If pictures appear in the lines below, skip them and copy exactly the lines from the one containing "2019年06月02日久冨慶子の画像01枚目" through the one containing "Иван Ургант выразил", and nothing else.

■ Information given ■
┄┄┄┄┄┄┄┄┄┄
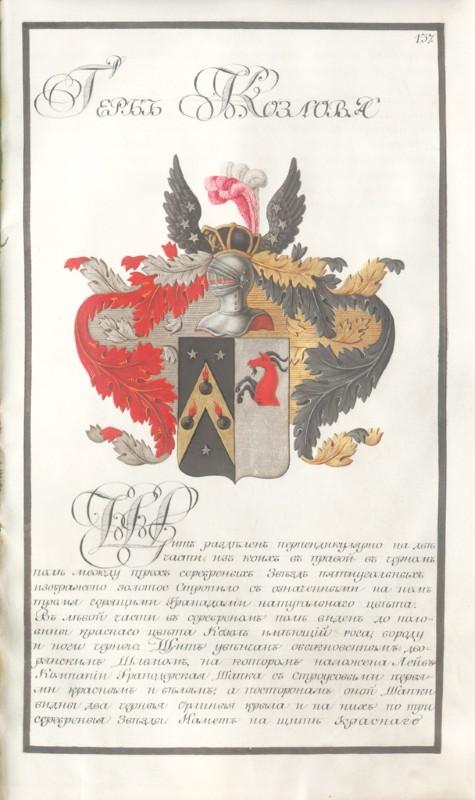 герб козлов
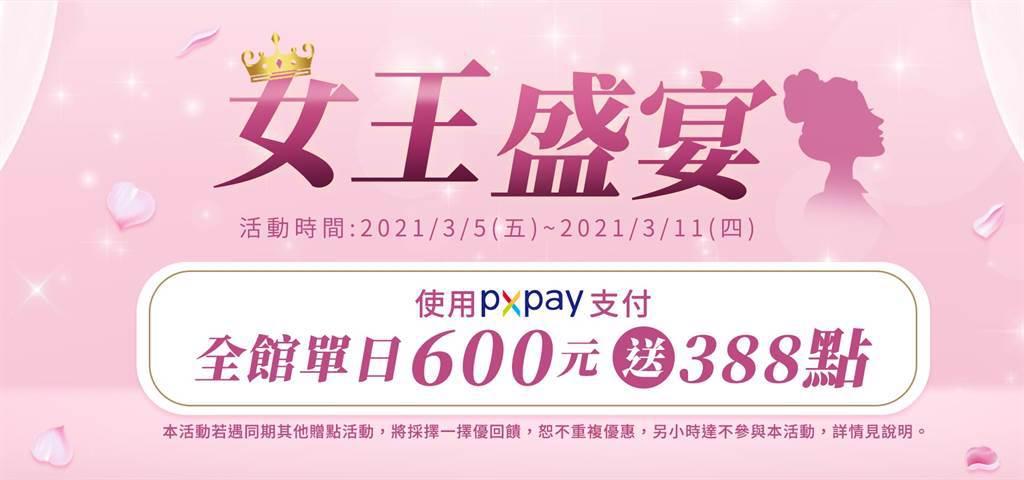 「PXGo!全聯線上購」推出限時一週女王盛宴活動。(全聯提供/黃慧雯台北傳真)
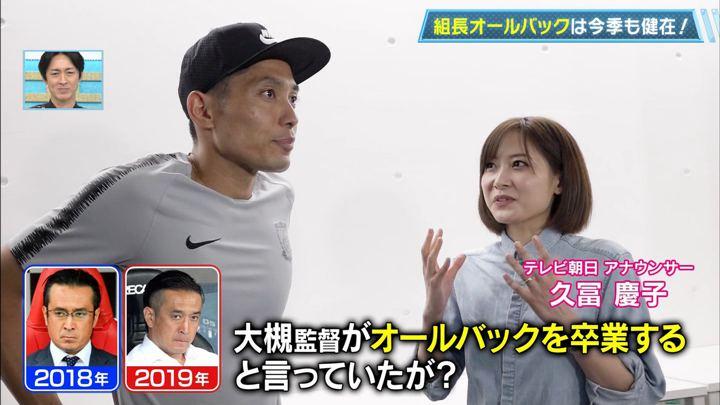 2019年06月02日久冨慶子の画像01枚目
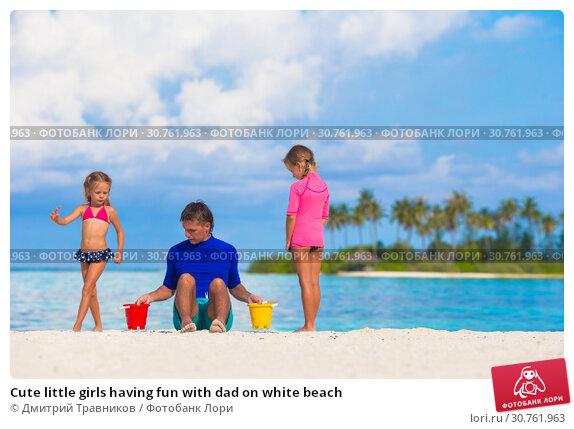 Купить «Cute little girls having fun with dad on white beach», фото № 30761963, снято 9 апреля 2015 г. (c) Дмитрий Травников / Фотобанк Лори
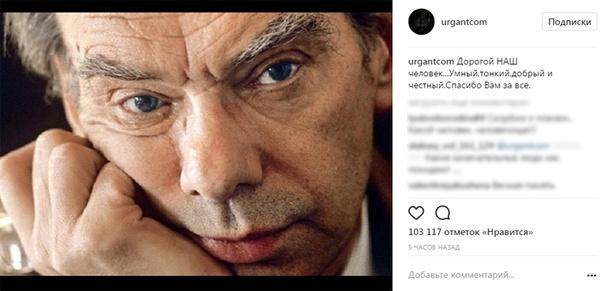 Иван Ургант выразил благодарность Алексею Баталову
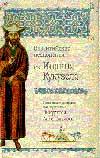 Византийские песнопения св. Иоанна Кукузела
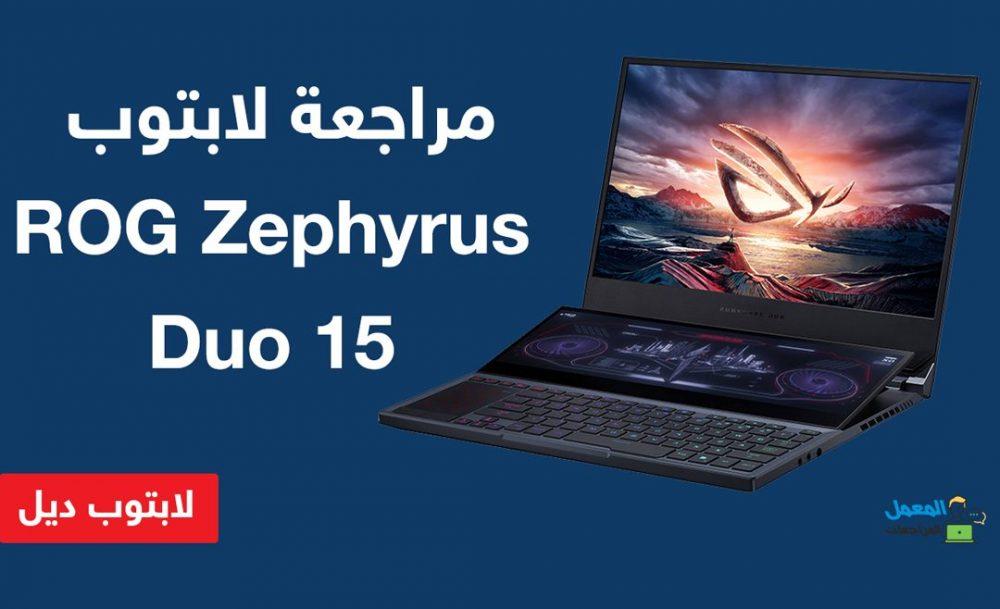 مراجعة لابتوب Asus ROG Zephyrus Duo 15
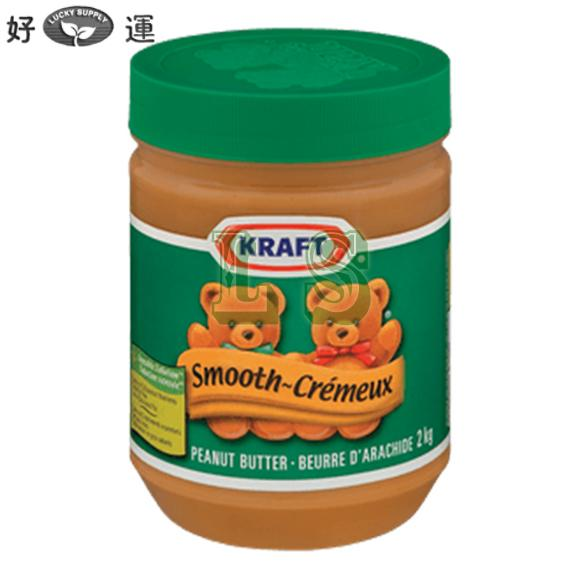Kraft Smooth Peanut Butter 6x2KG/CS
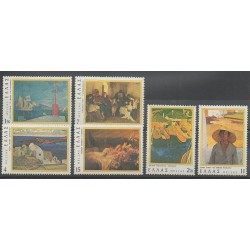 Grèce - 1977 - No 1274/1279 - Peinture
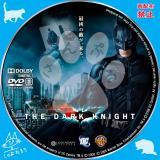 ダークナイト_02 【原題】The Dark Knight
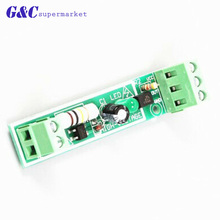 цена на 1 Channel AC 220V Optocoupler Isolation Module High Voltage Opto Isolator 3-5V Power Suppply PLC Photoelectricity Coupler Module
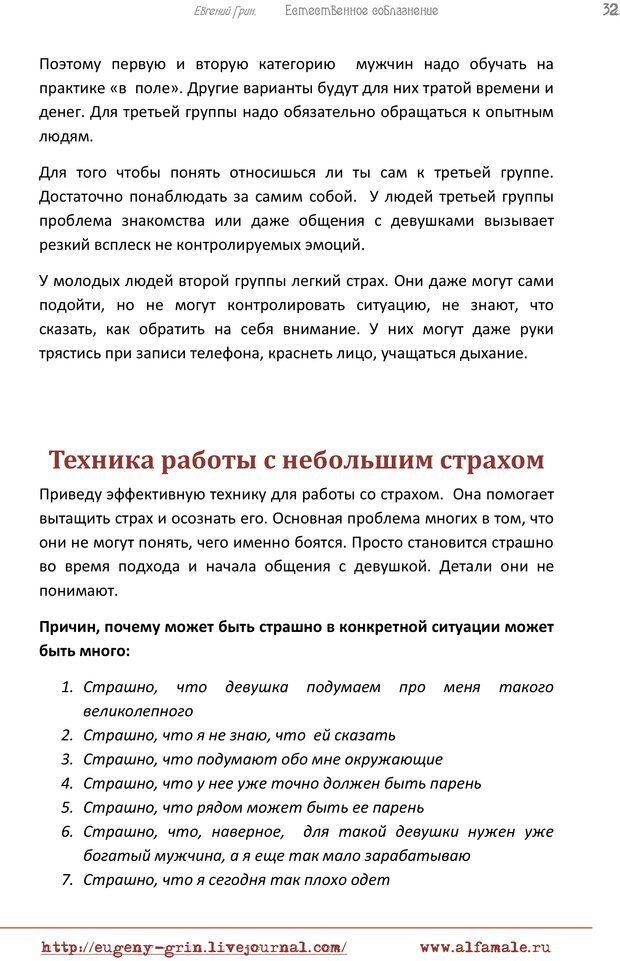 PDF. Естественое соблазнение, или Основы натуральной Игры Альфа. Грин Е. Страница 31. Читать онлайн
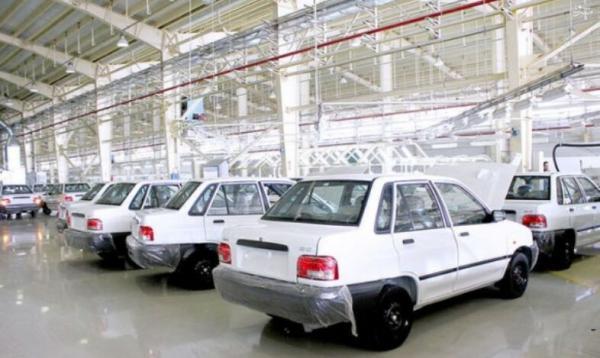 شرکتهای خودروسازی,اخبار خودرو,خبرهای خودرو,بازار خودرو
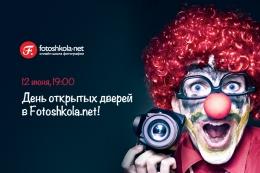 Онлайн-сервис fotoshkola.net
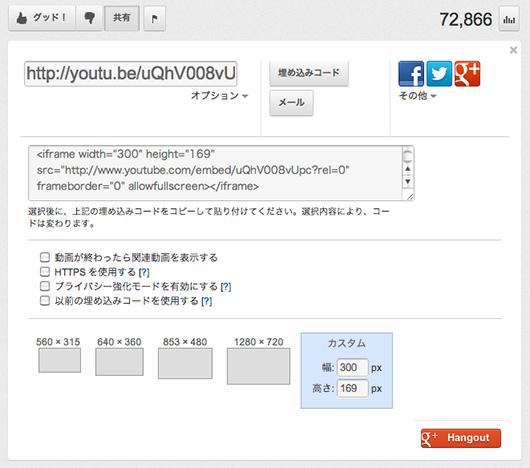 f:id:web-css-design:20120831023527j:image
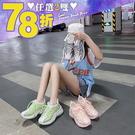 任選2雙78折休閒鞋休閒透氣百搭夜間發光運動休閒鞋【02S12032】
┄┄┄┄┄┄┄┄┄┄
■ Written answer ■
 2019年06月02日久冨慶子の画像01枚目
 Купить «Cute little girls having fun with dad on white beach», фото № 30761963, снято 9 апреля 2015 г. (c) Дмитрий Травников / Фотобанк Лори
 Иван Ургант выразил благодарность Алексею Баталову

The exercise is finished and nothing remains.